- Theatrical release poster
- Directed by: Chris Gorak
- Screenplay by: Jon Spaihts
- Story by: Leslie Bohem; M.T. Ahern; Jon Spaihts;
- Produced by: Tom Jacobson; Timur Bekmambetov;
- Starring: Emile Hirsch; Olivia Thirlby; Max Minghella; Rachael Taylor;
- Cinematography: Scott Kevan
- Edited by: Priscilla Nedd-Friendly; Fernando Villena;
- Music by: Tyler Bates
- Production companies: Regency Enterprises; Bazelevs Company; New Regency; Jacobson Company;
- Distributed by: Summit Entertainment (United States); 20th Century Fox (International);
- Release dates: December 22, 2011 (Russia); December 25, 2011 (United States);
- Running time: 89 minutes
- Countries: United States Russia
- Languages: English Russian
- Budget: $34.8 million
- Box office: $64.6 million

= The Darkest Hour (film) =

2011 film by Chris Gorak

The Darkest Hour is a 2011 science fiction action film directed by Chris Gorak from a screenplay by Jon Spaihts and produced by Timur Bekmambetov. The film stars Emile Hirsch, Max Minghella, Olivia Thirlby, Rachael Taylor, and Joel Kinnaman as a group of people caught in an alien invasion. The film was released on December 22, 2011 in Russia by 20th Century Fox and on December 25, 2011, in the United States by Summit Entertainment, and grossed $65 million on a $35 million budget.

==Plot==
Two Americans, Ben and Sean, travel to Moscow to sell a software application. After arriving, they find their business partner, Skyler, has betrayed them by already selling a knockoff. Disappointed, the pair goes to a nightclub, where they meet tourists Natalie and Anne. Suddenly, the electricity cuts off around the world and everyone heads outside. They witness balls of light fall from the sky and fade away. Invisible entities begin hunting and disintegrating people, plunging the entire world into chaos.

Ben, Sean, Natalie, Anne, and Skyler hide in the club's storeroom. After a few days, they emerge to find the city full of scorched cars and ruined buildings, but devoid of people. While they search for supplies in a Militsiya police car, an alien appears as an invisible, shifting spherical object. They hide as it moves closer, causing the car's lights and siren to turn on. Sean realizes that light bulbs and other electronics give the aliens away. The group takes shelter in a shopping mall. Looking for clothes, Sean and Natalie almost run into an alien, which cannot "see" them through a glass wall. Sean theorizes that the aliens can only sense their bodies' electrical charge, but not through glass or other insulators.

#####

▶ Exercise set
1. From the article on The Darkest Hour, write out everything from "The Darkest Hour is" down to "a $35 million budget." word for word.
2. Answer these from the article on The Darkest Hour:
(a) Who is credited with the film's music?
(b) To which city do Ben and Sean travel to sell their software?
(c) Where do Ben, Sean, Natalie, Anne, and Skyler hide when the chaos starts?

▶ Dataset excerpts
#####

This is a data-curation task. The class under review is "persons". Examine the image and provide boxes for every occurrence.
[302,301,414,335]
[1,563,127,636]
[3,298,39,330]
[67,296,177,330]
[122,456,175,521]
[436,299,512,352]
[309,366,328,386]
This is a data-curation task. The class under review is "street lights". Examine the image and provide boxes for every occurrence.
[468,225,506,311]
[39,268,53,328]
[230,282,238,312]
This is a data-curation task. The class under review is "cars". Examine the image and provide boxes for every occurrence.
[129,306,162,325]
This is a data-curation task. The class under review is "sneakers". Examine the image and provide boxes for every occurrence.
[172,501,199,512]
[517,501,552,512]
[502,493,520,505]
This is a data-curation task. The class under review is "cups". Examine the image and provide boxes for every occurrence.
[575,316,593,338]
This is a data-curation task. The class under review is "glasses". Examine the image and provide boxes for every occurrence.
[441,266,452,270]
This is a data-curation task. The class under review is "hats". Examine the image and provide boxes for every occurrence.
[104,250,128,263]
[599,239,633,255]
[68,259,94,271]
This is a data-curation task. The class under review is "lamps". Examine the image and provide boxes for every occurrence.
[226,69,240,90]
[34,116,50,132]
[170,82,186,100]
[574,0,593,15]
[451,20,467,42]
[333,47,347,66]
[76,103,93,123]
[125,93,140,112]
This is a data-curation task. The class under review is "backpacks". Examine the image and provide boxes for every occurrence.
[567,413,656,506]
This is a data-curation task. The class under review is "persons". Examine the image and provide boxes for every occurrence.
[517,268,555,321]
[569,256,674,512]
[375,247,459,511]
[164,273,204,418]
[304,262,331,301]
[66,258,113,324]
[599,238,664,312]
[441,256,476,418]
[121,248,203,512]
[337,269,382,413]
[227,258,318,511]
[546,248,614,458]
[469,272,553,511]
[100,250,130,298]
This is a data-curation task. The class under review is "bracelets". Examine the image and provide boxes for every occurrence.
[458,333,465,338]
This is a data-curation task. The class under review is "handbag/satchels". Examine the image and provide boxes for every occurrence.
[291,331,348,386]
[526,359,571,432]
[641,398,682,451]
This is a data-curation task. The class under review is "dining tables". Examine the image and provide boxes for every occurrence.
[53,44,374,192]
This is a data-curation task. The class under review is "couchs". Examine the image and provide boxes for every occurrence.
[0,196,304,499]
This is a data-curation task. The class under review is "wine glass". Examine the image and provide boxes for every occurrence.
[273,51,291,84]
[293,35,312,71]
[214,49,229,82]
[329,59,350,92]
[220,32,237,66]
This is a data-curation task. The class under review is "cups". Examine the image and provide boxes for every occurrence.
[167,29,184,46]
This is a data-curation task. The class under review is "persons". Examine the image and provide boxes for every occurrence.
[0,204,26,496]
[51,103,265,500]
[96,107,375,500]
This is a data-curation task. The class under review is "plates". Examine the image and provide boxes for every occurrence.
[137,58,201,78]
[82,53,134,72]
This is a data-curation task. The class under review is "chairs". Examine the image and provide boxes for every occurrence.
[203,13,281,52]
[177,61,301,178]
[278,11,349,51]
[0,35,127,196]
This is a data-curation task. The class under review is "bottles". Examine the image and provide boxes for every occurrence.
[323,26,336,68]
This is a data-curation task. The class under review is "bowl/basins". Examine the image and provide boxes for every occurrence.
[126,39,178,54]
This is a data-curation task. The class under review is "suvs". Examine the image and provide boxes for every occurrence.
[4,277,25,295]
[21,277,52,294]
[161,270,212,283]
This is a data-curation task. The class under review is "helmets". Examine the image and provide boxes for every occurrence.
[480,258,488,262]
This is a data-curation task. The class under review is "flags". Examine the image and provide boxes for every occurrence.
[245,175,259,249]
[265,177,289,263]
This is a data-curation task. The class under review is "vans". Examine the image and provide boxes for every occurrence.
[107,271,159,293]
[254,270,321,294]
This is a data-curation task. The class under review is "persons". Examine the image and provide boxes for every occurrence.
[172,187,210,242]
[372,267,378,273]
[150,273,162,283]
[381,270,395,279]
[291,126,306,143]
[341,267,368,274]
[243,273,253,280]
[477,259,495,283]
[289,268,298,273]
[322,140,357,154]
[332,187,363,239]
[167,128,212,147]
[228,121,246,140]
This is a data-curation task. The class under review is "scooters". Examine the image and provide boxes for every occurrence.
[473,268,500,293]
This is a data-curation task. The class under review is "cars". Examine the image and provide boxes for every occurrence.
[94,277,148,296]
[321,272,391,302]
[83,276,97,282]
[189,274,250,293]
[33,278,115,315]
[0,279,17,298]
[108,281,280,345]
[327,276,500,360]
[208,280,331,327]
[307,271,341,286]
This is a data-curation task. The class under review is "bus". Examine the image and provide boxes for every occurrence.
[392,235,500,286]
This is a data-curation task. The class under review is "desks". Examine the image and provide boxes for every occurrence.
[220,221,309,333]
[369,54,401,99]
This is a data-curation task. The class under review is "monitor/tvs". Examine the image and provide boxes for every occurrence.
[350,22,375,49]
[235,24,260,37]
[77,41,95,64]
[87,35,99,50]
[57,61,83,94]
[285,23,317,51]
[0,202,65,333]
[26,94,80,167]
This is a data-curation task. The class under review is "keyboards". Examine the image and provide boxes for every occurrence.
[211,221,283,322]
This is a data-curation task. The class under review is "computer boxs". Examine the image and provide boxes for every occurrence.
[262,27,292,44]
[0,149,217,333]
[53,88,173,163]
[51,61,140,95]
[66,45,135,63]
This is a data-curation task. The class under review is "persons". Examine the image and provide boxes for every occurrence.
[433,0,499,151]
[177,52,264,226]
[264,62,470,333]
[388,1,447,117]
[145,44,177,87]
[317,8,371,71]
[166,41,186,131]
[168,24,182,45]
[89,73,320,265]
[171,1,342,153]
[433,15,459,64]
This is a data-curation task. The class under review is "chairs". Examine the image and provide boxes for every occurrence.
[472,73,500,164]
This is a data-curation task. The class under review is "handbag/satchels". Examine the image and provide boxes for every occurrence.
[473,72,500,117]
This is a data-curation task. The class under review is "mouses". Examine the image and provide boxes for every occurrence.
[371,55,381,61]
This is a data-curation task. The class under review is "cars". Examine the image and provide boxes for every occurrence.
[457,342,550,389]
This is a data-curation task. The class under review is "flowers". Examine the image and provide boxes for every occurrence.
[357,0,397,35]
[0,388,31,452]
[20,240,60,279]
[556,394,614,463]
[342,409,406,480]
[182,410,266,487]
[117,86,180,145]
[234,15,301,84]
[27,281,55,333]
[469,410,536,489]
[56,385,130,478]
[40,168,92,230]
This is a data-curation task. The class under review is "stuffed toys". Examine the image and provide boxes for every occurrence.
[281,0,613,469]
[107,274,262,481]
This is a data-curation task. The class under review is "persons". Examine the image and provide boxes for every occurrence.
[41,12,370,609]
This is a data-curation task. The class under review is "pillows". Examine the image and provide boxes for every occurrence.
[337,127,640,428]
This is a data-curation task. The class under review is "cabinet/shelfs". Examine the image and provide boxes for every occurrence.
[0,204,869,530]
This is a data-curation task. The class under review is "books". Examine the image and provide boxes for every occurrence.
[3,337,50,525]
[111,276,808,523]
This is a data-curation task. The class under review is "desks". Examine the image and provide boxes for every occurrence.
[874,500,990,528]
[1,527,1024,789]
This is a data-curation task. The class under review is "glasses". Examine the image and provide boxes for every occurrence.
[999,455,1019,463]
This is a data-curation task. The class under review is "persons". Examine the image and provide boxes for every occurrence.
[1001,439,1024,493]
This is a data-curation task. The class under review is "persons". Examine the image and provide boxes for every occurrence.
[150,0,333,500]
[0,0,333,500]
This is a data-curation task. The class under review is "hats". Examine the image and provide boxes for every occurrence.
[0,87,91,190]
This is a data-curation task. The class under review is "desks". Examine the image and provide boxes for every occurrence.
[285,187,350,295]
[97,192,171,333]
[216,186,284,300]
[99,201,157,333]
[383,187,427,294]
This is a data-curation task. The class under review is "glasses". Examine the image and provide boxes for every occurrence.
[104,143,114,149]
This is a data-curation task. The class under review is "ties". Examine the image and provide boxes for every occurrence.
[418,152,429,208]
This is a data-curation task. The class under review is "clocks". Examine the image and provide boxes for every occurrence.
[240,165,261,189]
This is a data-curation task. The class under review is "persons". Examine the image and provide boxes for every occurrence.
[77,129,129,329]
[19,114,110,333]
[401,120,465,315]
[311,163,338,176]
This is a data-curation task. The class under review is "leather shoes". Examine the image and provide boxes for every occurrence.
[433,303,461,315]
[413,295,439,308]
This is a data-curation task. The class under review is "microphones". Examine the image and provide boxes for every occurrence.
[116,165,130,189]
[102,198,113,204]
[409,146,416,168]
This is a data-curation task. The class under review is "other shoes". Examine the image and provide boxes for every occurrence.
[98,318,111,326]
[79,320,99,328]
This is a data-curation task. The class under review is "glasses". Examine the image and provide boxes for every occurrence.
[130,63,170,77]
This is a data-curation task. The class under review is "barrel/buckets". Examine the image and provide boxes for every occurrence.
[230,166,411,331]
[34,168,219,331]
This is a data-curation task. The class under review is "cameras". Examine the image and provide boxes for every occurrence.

#####

▶ Answer list
1.
The Darkest Hour is a 2011 science fiction action film directed by Chris Gorak from a screenplay by Jon Spaihts and produced by Timur Bekmambetov. The film stars Emile Hirsch, Max Minghella, Olivia Thirlby, Rachael Taylor, and Joel Kinnaman as a group of people caught in an alien invasion. The film was released on December 22, 2011 in Russia by 20th Century Fox and on December 25, 2011, in the United States by Summit Entertainment, and grossed $65 million on a $35 million budget.

2.
(a) Tyler Bates
(b) Moscow
(c) In the club's storeroom